* **PASSAGE**:

A central element of their mission is a commitment not to ship their products. There is a small store behind the main house and directly adjacent to the open-air concrete slab where the chickens are dressed. The intrepid or the curious can find their way to the farm over winding country roads to purchase meat and eggs as well as wander around the farm, which is open to the public. Polyface delivers products to a variety of locales as far away as Washington D.C., but they will not ship. They seek relationships with their customers believing that personal trust between individuals is the best way to conduct business. This personal (and necessarily local) touch has served Polyface well. They have a growing number of loyal customers who appreciate the humane way the animals are treated during their lives, the conscientious way they are slaughtered and packaged, and last but certainly not least, the superb quality of the products, which are free of growth hormones, steroids, and antibiotics. Indeed, the steaks my friend and I grilled that evening were delicious.

The no-shipping policy, ironically, put Polyface in the national spotlight when food writer Michael Pollan tried to get Salatin to ship him a chicken and a couple of steaks. Salatin refused. Pollan was intrigued. He paid Polyface a visit, and Salatin and his farm were prominently featured in Pollan’s 2006 best-seller The Omnivore’s Dilemma. In the same year, Rod Dreher’s, Crunchy Cons, contained a chapter on food where an interview with Salatin plays a central role. The books by both Pollan and Dreher contain sections that describe the meat industry in modern America. They are repeating the nastiness described in graphic detail by Eric Schlosser in his muckraking exposé Fast Food Nation, which, itself, harkens back to Upton Sinclair’s classic The Jungle. A tour of an industrial meat-processing plant would, these authors are convinced, shake most meat-eaters to the bone (pun intended). That we tolerate such a system is only possible because of our separation from any awareness of the history of our food. For the vast majority of Americans, food comes from the grocery store. We give little thought to the methods and miles that brought all that we eat to the shiny shelves of our neighborhood Food Mart. Salatin and others in a small but growing band of farmers and consumers think that this radical separation between food and eater is indicative of a serious cultural and political breakdown. On this matter, Dreher quotes Salatin:

You know what we’re losing? Common sense. There is wisdom that comes into a culture when many of its people have a direct connection to the land and to life, to the living cycles. I see many of the political agendas today as being a total failure to understand life, seasons, accountability, and the connections of life and people to our community. There’s just no connection, and so there’s no reason, there’s no common sense. You can blame as many people on the right as on the left.

The work of Polyface Farms is interesting (and even inspiring), but one is left wondering if such an operation could provide a model for agriculture more generally, or if it can only succeed as a niche market in a world that, for better or worse, is necessarily wedded to industrialized agriculture. Enter John E. Ikerd, professor emeritus of agricultural economics at the University of Missouri. In his collection of essays titled Crisis and Opportunity: Sustainability in American Agriculture, Ikerd argues that American agriculture is in crisis precisely because it has succumbed to the industrial model, which, according to him, is simply unsustainable economically, ecologically, or socially.

* **WHAT YOU NEED TO DO**:
1. Update the stretch of the Polyface Farms passage from "You know what" through "on the left.", putting "insight" in place of "wisdom".
2. Condense the paragraph of the Polyface Farms passage that opens "The work of Polyface Farms" into a shorter version that keeps its main facts.
Rely only on the passage above.

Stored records

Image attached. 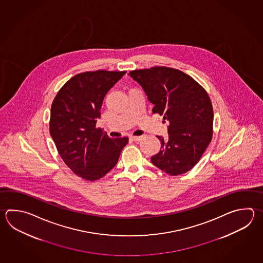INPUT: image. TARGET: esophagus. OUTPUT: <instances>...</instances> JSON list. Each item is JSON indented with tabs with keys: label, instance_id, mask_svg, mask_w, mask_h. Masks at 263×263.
I'll use <instances>...</instances> for the list:
<instances>
[{
	"label": "esophagus",
	"instance_id": "esophagus-1",
	"mask_svg": "<svg viewBox=\"0 0 263 263\" xmlns=\"http://www.w3.org/2000/svg\"><path fill=\"white\" fill-rule=\"evenodd\" d=\"M130 139L134 141H140L142 139V137H138V136H131Z\"/></svg>",
	"mask_w": 263,
	"mask_h": 263
}]
</instances>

* **ANSWERS TO THE TASKS**:
1.
You know what we’re losing? Common sense. There is insight that comes into a culture when many of its people have a direct connection to the land and to life, to the living cycles. I see many of the political agendas today as being a total failure to understand life, seasons, accountability, and the connections of life and people to our community. There’s just no connection, and so there’s no reason, there’s no common sense. You can blame as many people on the right as on the left.

2. Polyface Farms is interesting and even inspiring, but it is unclear whether it could be a model for agriculture generally or only a niche in a world wedded to industrialized agriculture. John E. Ikerd, professor emeritus of agricultural economics at the University of Missouri, argues in Crisis and Opportunity: Sustainability in American Agriculture that American agriculture is in crisis because it adopted the industrial model. He considers that model economically, ecologically, and socially unsustainable.